Active stability control of shape memory tubes conveying fluids

The instability of elastic tubes conveying fluids is controlled by manufacturing these tubes from a nickel-titanium alloy (NITINOL) which has unique shape memory characteristics. A mathematical model is developed to describe the fundamentals governing the operation of this class of actively controlled NITINOL tubes while conveying fluids. The model describes the interaction between the fluid flow, the elastic behavior of the tubes, and the thermal activation of the shape memory effect. The predictions of the model are validated experimentally using a 0.58-m-long NITINOL-55 tube that has outer diameter of 2.134 mm and inner diameter of 1.778 mm. The effect of varying the activation strategy of the shape memory effect on the critical flow velocity, at which flow-induced instabilities occur, is determined theoretically and experimentally. It is shown that the shape memory controller can significantly increase these critical flow velocities as it stiffens the tubes by virtue of the strain energy imparted by the shape recovery process.

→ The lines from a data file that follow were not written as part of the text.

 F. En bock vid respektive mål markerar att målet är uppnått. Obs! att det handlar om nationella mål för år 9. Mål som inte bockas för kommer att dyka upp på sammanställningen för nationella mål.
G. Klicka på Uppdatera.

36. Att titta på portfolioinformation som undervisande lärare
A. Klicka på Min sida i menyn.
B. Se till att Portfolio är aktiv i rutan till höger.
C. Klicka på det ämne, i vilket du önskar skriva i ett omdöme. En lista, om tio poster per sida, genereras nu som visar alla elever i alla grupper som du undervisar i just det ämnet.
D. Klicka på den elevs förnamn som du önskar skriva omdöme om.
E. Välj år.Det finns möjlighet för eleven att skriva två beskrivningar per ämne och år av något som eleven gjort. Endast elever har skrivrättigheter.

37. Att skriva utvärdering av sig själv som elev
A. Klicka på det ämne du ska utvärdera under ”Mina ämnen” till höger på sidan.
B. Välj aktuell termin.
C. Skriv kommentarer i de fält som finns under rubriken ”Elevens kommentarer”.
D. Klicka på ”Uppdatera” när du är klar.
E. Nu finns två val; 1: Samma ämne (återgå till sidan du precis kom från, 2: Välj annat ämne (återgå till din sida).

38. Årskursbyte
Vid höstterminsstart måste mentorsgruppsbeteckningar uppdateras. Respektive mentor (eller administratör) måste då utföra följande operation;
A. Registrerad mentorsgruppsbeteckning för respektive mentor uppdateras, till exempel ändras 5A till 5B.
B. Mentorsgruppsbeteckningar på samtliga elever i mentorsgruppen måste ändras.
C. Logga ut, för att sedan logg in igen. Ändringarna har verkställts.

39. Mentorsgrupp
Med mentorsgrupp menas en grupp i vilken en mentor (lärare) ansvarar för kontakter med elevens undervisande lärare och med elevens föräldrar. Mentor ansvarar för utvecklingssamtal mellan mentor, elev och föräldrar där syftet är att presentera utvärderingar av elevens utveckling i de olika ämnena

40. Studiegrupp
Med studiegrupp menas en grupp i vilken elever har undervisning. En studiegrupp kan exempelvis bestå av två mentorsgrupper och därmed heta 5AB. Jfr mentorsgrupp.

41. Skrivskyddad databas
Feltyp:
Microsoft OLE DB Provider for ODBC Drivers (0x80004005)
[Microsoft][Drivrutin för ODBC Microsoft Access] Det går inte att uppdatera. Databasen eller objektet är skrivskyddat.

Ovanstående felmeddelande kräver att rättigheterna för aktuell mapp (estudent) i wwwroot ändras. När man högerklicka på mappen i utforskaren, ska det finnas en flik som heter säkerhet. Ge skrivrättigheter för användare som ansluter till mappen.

Furthermore, the effectiveness of the controller is demonstrated also by its speed of response as it brings the unstable tubes back to their undeflected shape while conveying fluids at velocities equal to their uncontrolled critical velocities. Close agreement is obtained between the theoretical predictions and the experimental results. The results presented suggest the potential of the shape memory controller as a viable means for enhancing the elastic stability of tubes conveying fluids.